Der Deutschen Fotorat hat den Antrag auf offizielle Anerkennung analoger Fotoverfahren durch die UNESCO als immaterielles Kulturerbe gestellt.
Bei seinem Antrag geht es dem Deutschen Fotorat um den Erhalt des immateriellen Kulturerbes im Bereich traditioneller Techniken mit dem Ziel des Wissenstransfers über die Durchführung beziehungsweise Anwendung analoger fotografischer Verfahren.
Immaterielles Kulturerbe
Als immaterielles kulturelles Erbe definiert die UNESCO kulturelle Ausdrucksformen, die unmittelbar von menschlichem Wissen und Können getragen, von Generation zu Generation weitervermittelt und stetig neu geschaffen und verändert werden. Sie sind im Gegensatz zu den bekannten Welterbestätten oder dem Weltdokumentenerbe nicht materiell greifbar. Die Bundesrepublik Deutschland ist 2013 dem entsprechenden UNESCO-Übereinkommen beigetreten. Im Bundesweiten Verzeichnis des immateriellen Kulturerbes befinden sich derzeit 131 Einträge. Es soll von Jahr zu Jahr wachsen und langfristig die Vielfalt kultureller Ausdrucksformen sichtbar machen. Erstellt wird das Verzeichnis in einem mehrstufigen Verfahren von der Deutschen UNESCO-Kommission und verschiedenen staatlichen Akteuren.
Neben Bayern hat auch Nordrhein-Westfalen aufgrund der Vielfalt seines kulturellen Lebens zudem eigene Landeslisten eingerichtet.
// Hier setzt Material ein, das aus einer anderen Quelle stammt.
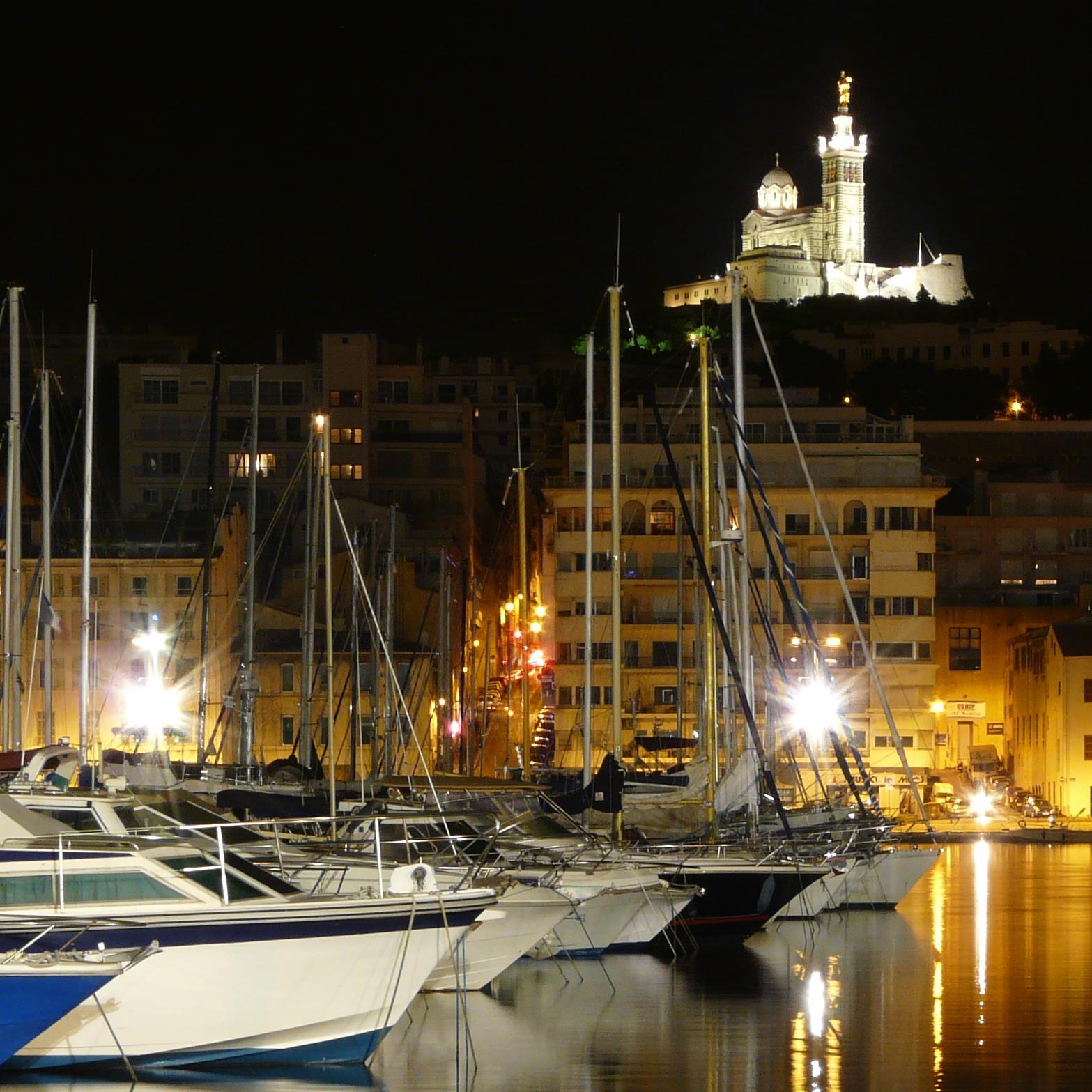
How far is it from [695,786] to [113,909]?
21537 mm

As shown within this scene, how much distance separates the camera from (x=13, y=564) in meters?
34.8

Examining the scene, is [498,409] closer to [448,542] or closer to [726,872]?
[448,542]

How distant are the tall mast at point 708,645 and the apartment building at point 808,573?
33.4m

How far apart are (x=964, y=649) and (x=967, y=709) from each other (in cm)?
289

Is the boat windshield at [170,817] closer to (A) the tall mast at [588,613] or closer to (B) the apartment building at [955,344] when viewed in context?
(A) the tall mast at [588,613]

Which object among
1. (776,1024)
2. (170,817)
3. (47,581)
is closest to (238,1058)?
(170,817)

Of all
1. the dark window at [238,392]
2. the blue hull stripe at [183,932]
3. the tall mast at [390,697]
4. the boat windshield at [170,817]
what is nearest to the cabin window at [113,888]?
the blue hull stripe at [183,932]

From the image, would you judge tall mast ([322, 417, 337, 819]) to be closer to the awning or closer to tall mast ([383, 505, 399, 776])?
tall mast ([383, 505, 399, 776])

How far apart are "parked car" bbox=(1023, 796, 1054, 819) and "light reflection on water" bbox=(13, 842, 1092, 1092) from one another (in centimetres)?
4041

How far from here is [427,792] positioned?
3594 centimetres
Dort hat der Fotorat seinen Antrag eingereicht: „Die analoge Fotografie ist eine weltweite Kulturform, aber in keinem anderen Bundesland gibt es so viele Galerien und Museen, in denen Fotografie gezeigt wird, wie in NRW“, so der Analog-Fotograf Christian Klant, der den Antrag gemeinsam mit Thomas Gerwers formuliert hat. „Darüber hinaus hat der antragstellende Deutsche Fotorat seinen Sitz in Köln“, ergänzt der Fachjournalist.
Nur vier Anträge pro Bundesland kommen in die engere Auswahl, über die im März 2024 entschieden wird. Die Begutachtung und Evaluation der Vorschläge durch das einberufene Fachkomitee soll nicht vor Ende 2024 abgeschlossen sein.
Breite Unterstützung
Unterstützt wird der Antrag von führenden Experten, so unter anderem von Prof. Dr. Rudolf Gschwind: „Das fotografische Bild selbst ist kein immaterielles Kulturerbe, aber die Fotografie ist ein technischer Prozess, der vom Fotografen ein erhebliches handwerkliches Können verlangt, bis ein fotografisches Bild entsteht“, so der emeritierte Leiter des Imaging & Media Lab der Universität Basel in seinem den Antrag begleitenden Gutachten.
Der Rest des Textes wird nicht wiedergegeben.